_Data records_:
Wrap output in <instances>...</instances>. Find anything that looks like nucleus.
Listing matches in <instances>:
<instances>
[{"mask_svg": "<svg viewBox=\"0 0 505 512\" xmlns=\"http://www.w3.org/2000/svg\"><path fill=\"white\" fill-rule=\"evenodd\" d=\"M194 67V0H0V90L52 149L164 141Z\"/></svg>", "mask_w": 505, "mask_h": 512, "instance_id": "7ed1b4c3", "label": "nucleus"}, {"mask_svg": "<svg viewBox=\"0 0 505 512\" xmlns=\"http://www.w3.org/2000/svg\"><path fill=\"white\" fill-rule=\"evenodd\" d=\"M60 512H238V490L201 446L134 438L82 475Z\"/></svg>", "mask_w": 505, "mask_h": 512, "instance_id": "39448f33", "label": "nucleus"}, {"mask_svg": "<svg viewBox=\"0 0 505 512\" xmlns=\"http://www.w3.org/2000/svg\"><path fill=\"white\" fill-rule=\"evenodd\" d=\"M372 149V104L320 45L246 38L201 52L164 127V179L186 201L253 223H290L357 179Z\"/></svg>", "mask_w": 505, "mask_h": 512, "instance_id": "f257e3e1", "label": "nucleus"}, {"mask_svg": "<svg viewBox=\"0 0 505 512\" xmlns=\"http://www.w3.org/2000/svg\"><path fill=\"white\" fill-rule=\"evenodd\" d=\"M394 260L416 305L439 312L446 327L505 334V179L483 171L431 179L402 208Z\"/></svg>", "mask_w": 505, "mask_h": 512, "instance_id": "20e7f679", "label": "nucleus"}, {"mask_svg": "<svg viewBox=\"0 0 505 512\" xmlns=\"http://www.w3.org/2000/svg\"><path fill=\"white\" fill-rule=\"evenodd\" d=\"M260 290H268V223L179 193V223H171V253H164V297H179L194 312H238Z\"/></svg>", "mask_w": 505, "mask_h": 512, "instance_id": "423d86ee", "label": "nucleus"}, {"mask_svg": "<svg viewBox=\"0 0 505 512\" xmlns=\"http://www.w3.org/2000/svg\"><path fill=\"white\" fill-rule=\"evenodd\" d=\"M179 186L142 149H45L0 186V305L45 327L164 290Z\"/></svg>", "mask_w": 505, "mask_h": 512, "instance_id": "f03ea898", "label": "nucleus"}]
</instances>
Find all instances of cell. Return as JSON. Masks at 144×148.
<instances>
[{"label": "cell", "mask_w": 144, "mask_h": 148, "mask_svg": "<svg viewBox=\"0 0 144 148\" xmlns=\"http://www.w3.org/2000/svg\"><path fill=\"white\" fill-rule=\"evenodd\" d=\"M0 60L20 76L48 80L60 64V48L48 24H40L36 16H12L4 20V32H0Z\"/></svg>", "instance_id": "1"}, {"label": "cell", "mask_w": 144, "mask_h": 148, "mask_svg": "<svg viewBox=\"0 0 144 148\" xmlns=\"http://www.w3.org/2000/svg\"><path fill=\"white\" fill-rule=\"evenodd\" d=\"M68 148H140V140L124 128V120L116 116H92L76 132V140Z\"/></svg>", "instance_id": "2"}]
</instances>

_The problem_:
Pull out each line of the items above that contains the string "Find".

_The output_:
Wrap output in <instances>...</instances>. Find anything that looks like nucleus.
Find all instances of cell. Return as JSON. Masks at 144×148.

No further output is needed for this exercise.